Day of the Marauders, 55th of Spring, 525 M.E. (Betelgeuse): The Union of Concerned Scientists' Doomsday Clock might officially be at 89 seconds before midnight, but my own sense of impending doom sets the clock far closer to the end of the world.   

India and Pakistan, two nuclear-armed nations, have exchanged deadly, although non-nuclear, strikes. Jets have been shot down over Kashmir and civilians killed. The conflict could quickly spiral beyond the nations' borders.

I've never been to Kashmir (I've never been on the Asian continent), but by all reports it's one of the world's most beautiful places. It's literally the setting of the fictional Shangri-La, paradise on Earth. Mountainous and remote, it includes the India-administered territories of Jammu and Kashmir and Ladakh, the Pakistan-administered territories of Azad Kashmir and Gilgit-Baltistan, and the Chinese-administered territories of Aksai Chin and the Trans-Karakoram Tract. India and Pakistan have been contesting the boundaries and each others' claims to sovereignty for decades.

The last time the dispute escalated to a military confrontation was in 2019. Then, U.S. officials detected enough movement in the nuclear arsenals of both nations to be alarmed, and Secretary of State Mike Pompeo was awakened in the middle of the night. He worked the phone in an attempt to convince each side that the other was not prepping for nuclear war. That clash quickly cooled after India dropped bombs in a wooded hills near a madrasa that it claimed was harboring terrorists and Pakistan dropped some munitions on the Indian side soon after. Things remained touchy for awhile  time with the news in both countries in a jingoistic overdrive before returning to an uneasy middle ground.

That was six years ago. The attacks last week were very different: The Indian military did not drop bombs in the middle of the woods this time. The strikes hit near major population hubs, and Pakistani military officials said that more than 20 people, including a child, have died. The world is expecting Pakistan to retaliate and it’s hard to imagine this skirmish ending in memes and a media frenzy.

Formerly, the U.S .would have stepped in and steadied the situation, calming the fire, and leading diplomacy. That's not the case now. The President's financial and personal self-interests aren't served by this conflict, and a detached Trump simply called the escalation, “a shame.”

“We just heard about it,” he said of the Indian strikes. “They’ve been fighting for a long time. I just hope it ends very quickly.” Shortly after the strikes, Secretary of State Marco Rubio was briefed on the military actions. Rubio tweeted that he’s “monitoring closely,” as if watching a crisis unfold on TV counts as leadership.
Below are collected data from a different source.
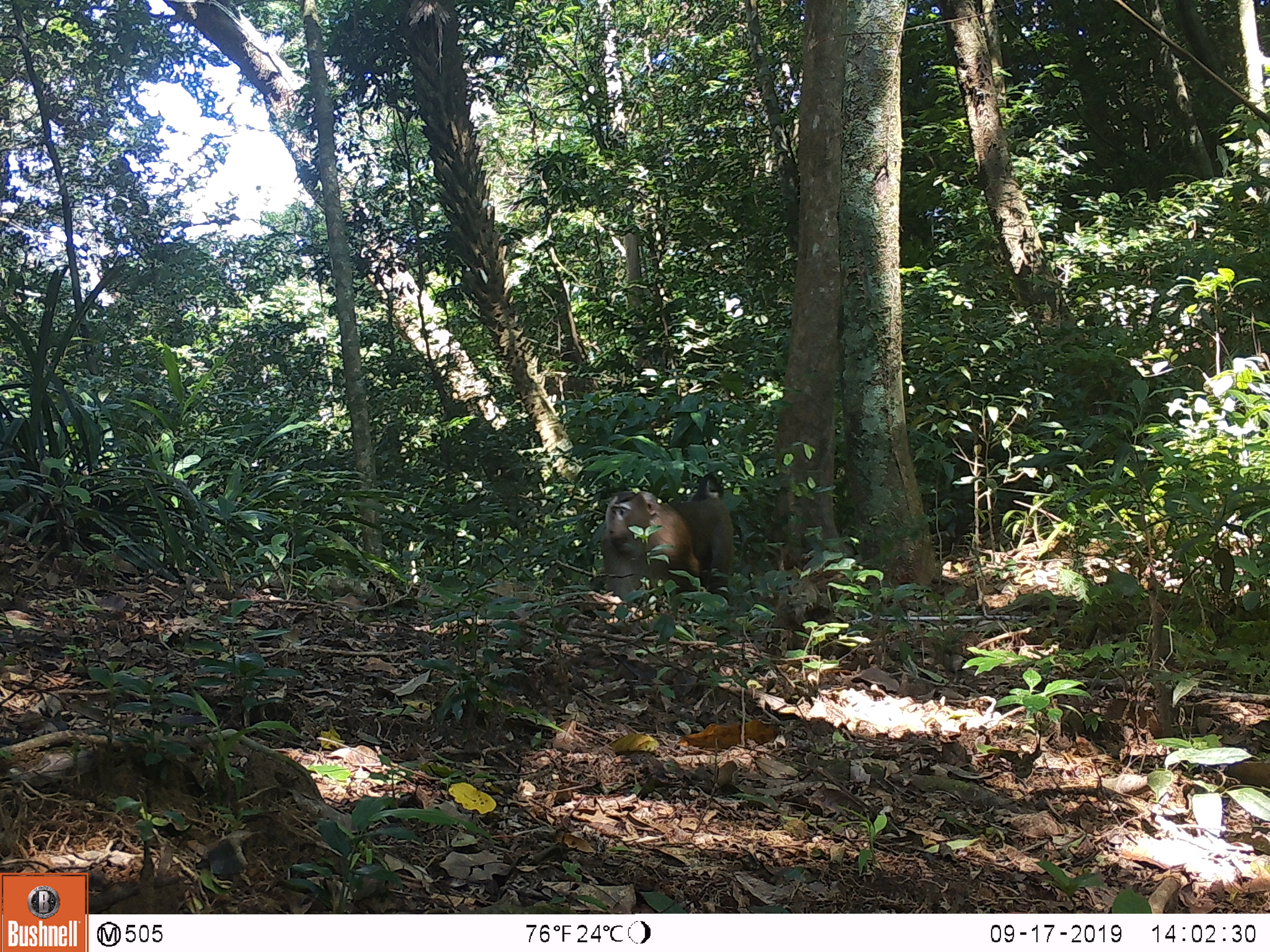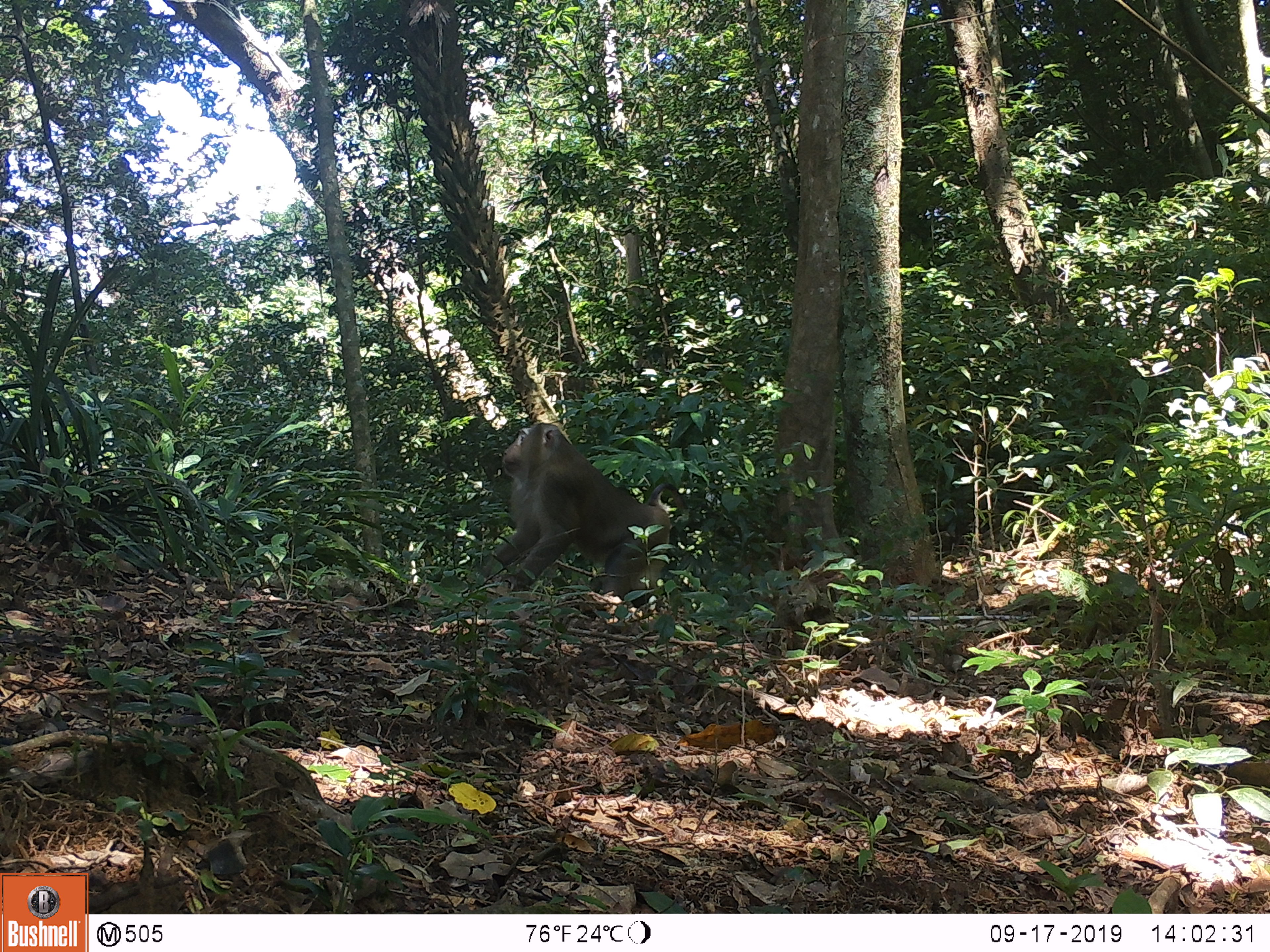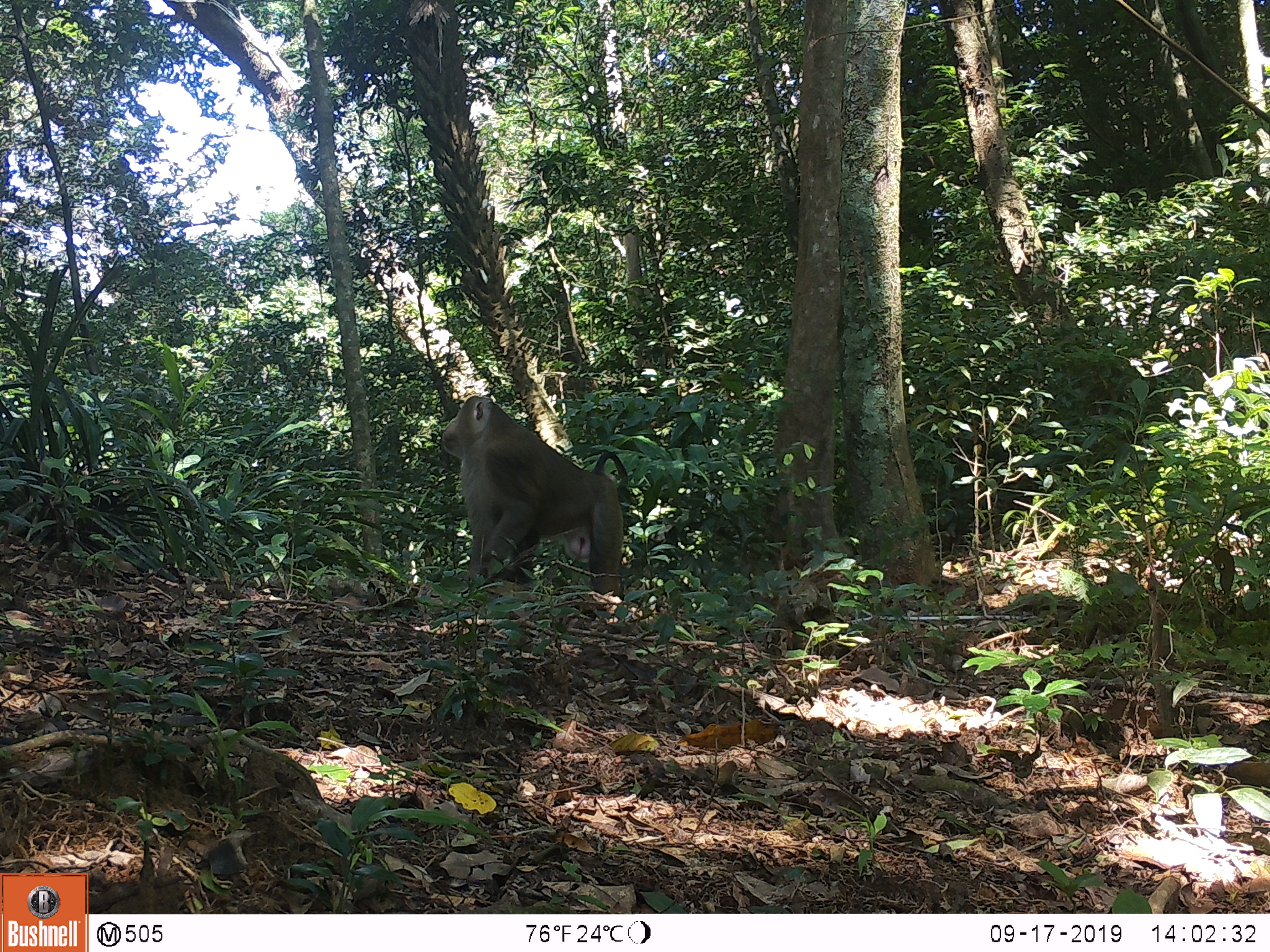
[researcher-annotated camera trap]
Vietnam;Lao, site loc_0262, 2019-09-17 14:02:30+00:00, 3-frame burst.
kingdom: Animalia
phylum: Chordata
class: Mammalia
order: Primates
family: Cercopithecidae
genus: Macaca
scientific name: Macaca nemestrina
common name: pig-tailed macaque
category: pig tailed macaque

This isn’t just embarrassing, it’s dangerous. The world no longer sees America as the stabilizing force it once was. Instead, it sees disinformation replacing intelligence, posturing instead of policy, and a White House that can't, or won’t, lead.

This is how trust collapses. This is how vacuums of power form, and authoritarian regimes boldly step into such vacuums. China has an obvious interest in a potential nuclear war breaking out on its border and in an area to which it has claims of its own. They're likely to step in and attempt some diplomacy, but with their ties to Pakistan and their own territorial interests in the area, they may not be as trusted by either side as the U.S. once was. China could decide to step in with military action. It's less clear how Shia Iran will react to the situation in Sunni Kashmir.

I don't mean to be overly dramatic, but Kashmir and situations like this have long been considered likely scenarios for the start of World War III. Add to this the stunning level of sheer incompetence and absence of leadership in the United States, where the president doesn't see how he personally could make a profit off this crisis, and the situation becomes even more dangerous. Add to this the current situations in Ukraine and Palestine, where Russia or Israel might decide to use fighting in the Kashmir as a diversion to escalate their own war efforts, and things are even more dire. 

When the world needs more than ever the cool-headed diplomacy of an Obama or even a Biden in his prime, we instead have the self-serving narcissism of a mentally diminished Trump, surrounded by his boot-licking lackeys who dare not question their dear leader. 

I don't see this all ending well for anybody.